Agility has 2.2 billion dinars in assets while its net debt stood at 143.1m dinars as of June 30, 2020. Reported operating cash flow rose 128.2 per cent to 93.6m dinars in the first half.

The company did not provide a break down for its second quarter financial performance.

“The full impact of Covid-19 is not yet clear – there are many possible scenarios and many unknowns – but we are taking steps to weather the storm and emerge stronger," Mr Sultan said. "We are adjusting to the reality on the ground within each respective business, and bringing the cost structure in line with the new levels of business we are seeing."
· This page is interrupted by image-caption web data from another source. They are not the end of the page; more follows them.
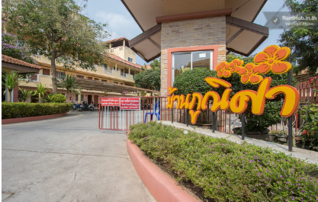 บ้านภูณิศา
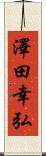 澤田幸弘 Scroll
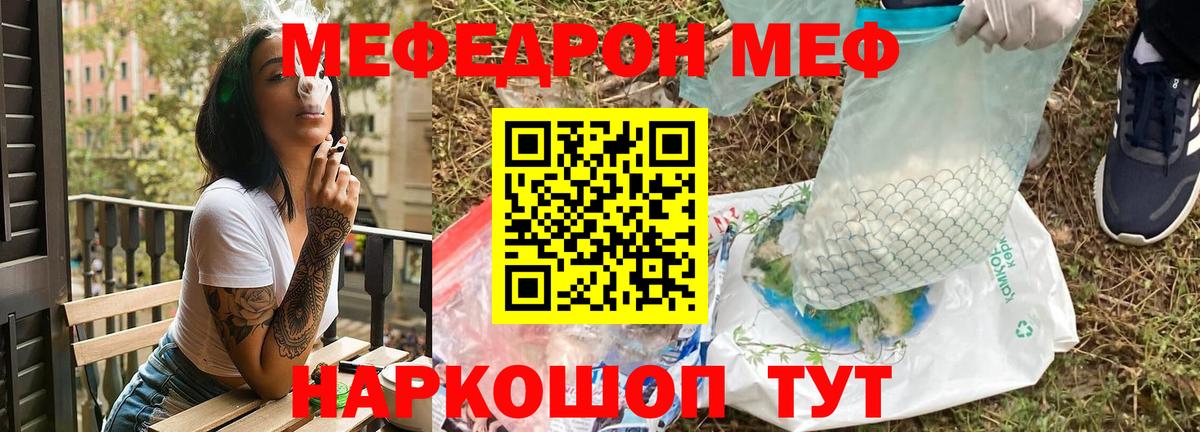 МЕФ мука Шахты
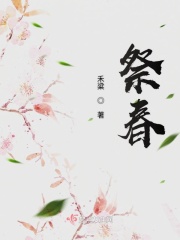 口述两男一女3p小黄经历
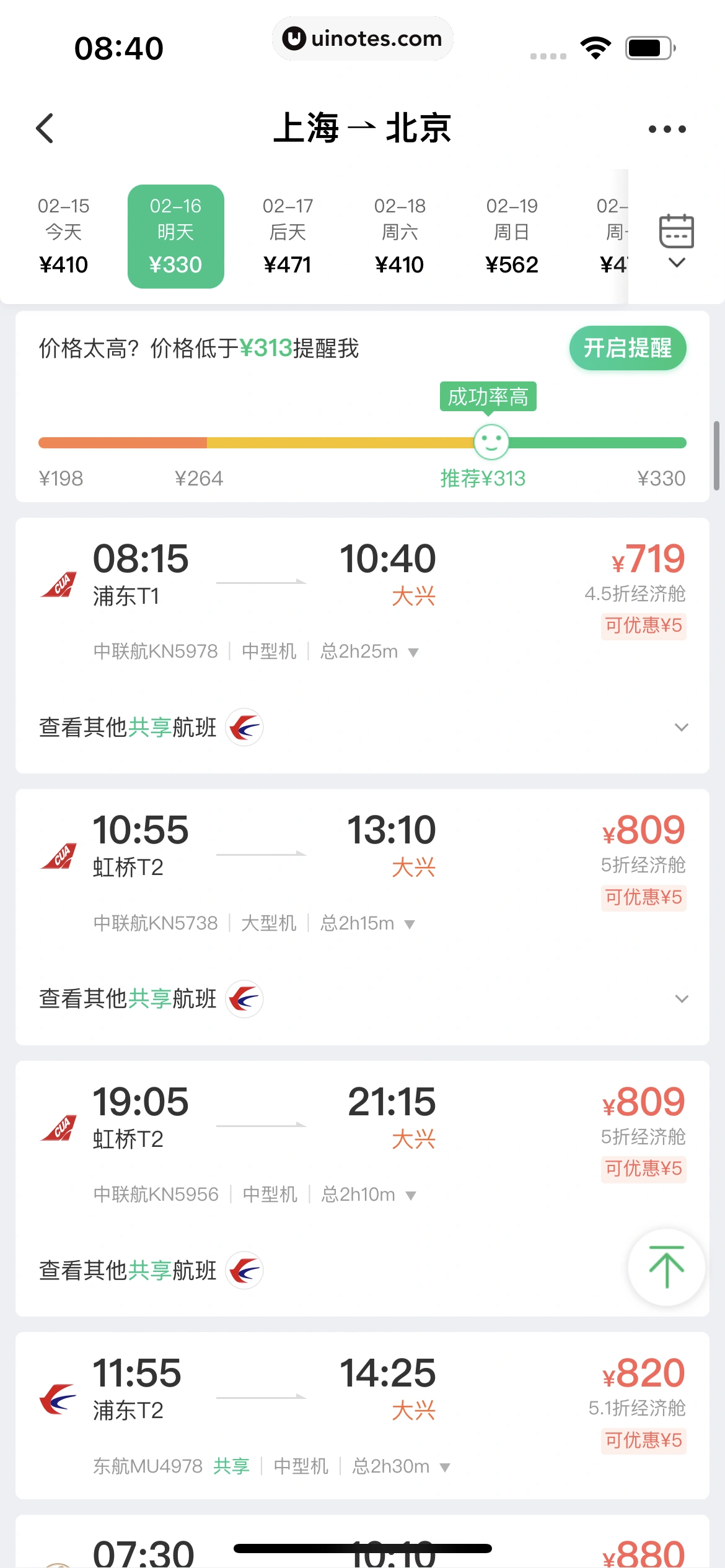 同程旅行 App 截图 184 - UI Notes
The company has a strong focus on cash, "with a view to having ample liquidity to cover us for the foreseeable future”, he said.

“Ultimately, we feel that our long-term vision of infrastructure growth in emerging markets, our growing focus on disruptive technologies and digital enablement for logistics, and expansion into new market segments like e-commerce, is more important than ever," the executive said.